Excerto fornecido:
A região de Aragão, em Espanha, é considerada um barómetro eleitoral: normalmente, o partido que ganha aqui, conquista todo o país. No entanto, as eleições de 20 de dezembro trazem mais incógnitas do que é costume. O governo anuncia que a crise terminou porque a economia está a crescer a um ritmo de 3%.

Mas não é difícil encontrar quem não entenda a realidade dos números. Charo Martín vive em Saragoça. A reforma que recebe é relativamente reduzida, mas dá para ir ajudando o seu filho de 36 anos, que está desempregado. Ainda não foi necessário acolhê-lo de novo em casa, ao contrário do que acontece com alguns dos seus amigos.

“Os nossos filhos estão no desemprego. Tenho uma amiga que teve de receber em casa a filha, o marido e os filhos deles – ao todo, são cinco. Felizmente, o núcleo familiar em Espanha, como acontece noutros países mediterrânicos, ainda funciona. As pessoas colaboram, há solidariedade familiar”, considera.

Pela primeira vez desde 1999, a Espanha registou, durante o primeiro semestre deste ano, uma taxa de mortalidade superior à da natalidade. “Ficas sem trabalho. Até podes vir a encontrar qualquer coisa. Mas entretanto o tempo passa. Esperas meses, anos até arranjar emprego, até ter alguma estabilidade na tua vida, até poder ter estabilidade emocional. Por isso é que digo que o sistema em que vivemos é desumano”, declara Charo.

Os mais velhos têm de suportar uma carga que não parou de crescer. O aumento que o governo conservador previu para as pensões, em janeiro de 2016, volta a ser o mínimo legal, 0,25%, fasquia abaixo da inflação.

Pablo López tem 41 anos, está desempregado há seis meses e a sua família não o pode ajudar financeiramente. Recebe um magro subsídio mensal devido a um problema de saúde. Passa diariamente horas ao computador à procura de emprego, a enviar currículos. Pablo diz que tem havido um pouco mais de oportunidades no mercado, mas nada de muito significativo. O problema, salienta, é a idade: “Há subsídios para as empresas contratarem pessoas entre os 20 e os 30, 35 anos. Mas a faixa dos 35 aos 45, quando já se tem bastante experiência, é excluída. Só começa a haver subsídios de novo a partir dos 45… As pessoas com experiência não têm as oportunidades que deveriam ter.”

Partilhar casa, por exemplo – é algo que Pablo, como muitos outros, se vê forçado a fazer. Os velhos hábitos de vida moldam-se em torno das carências económicas. “As pessoas que estão ativamente à procura de emprego podem receber o subsídio de desemprego ou alguma ajuda… Mas têm sempre de eliminar rotinas do dia a dia. O que é preciso é pagar as despesas: a renda, a eletricidade, a água, a alimentação, o vestuário. Claro que há coisas que eu gostaria de fazer, mas que não posso: ir a um ginásio, passar um fim de semana com amigos, tomar um café de vez em quando. Também se gasta dinheiro a andar por aí a procurar emprego”, afirma.

Material fornecido:
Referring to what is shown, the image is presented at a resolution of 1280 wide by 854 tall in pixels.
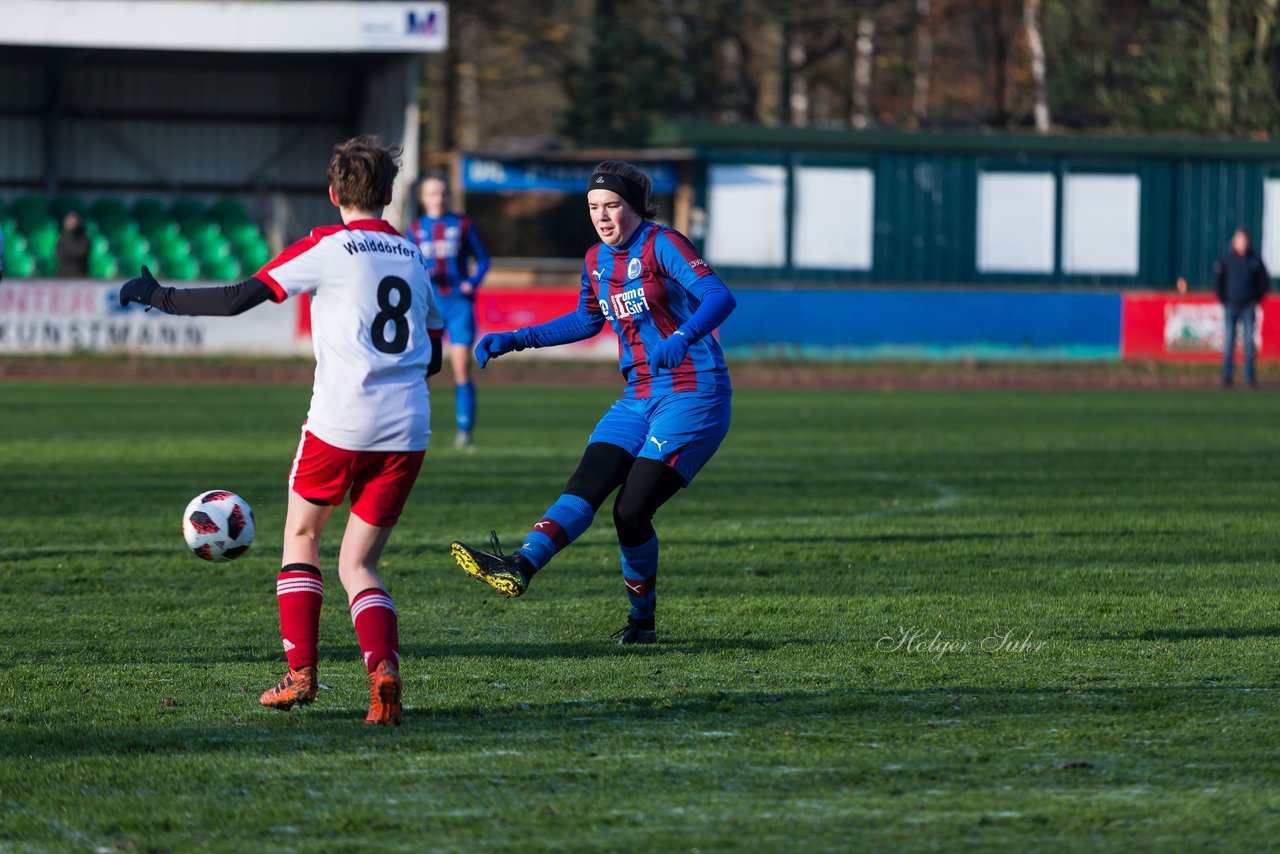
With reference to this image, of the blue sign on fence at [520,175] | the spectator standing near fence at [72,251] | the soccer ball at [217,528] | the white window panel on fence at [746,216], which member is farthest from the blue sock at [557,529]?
the white window panel on fence at [746,216]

Instruções a seguir:
No excerto sobre o desemprego em Espanha, qual é o aumento das pensões que o governo previu para janeiro de 2016?

Resposta à tarefa:
O mínimo legal de 0,25%, abaixo da inflação.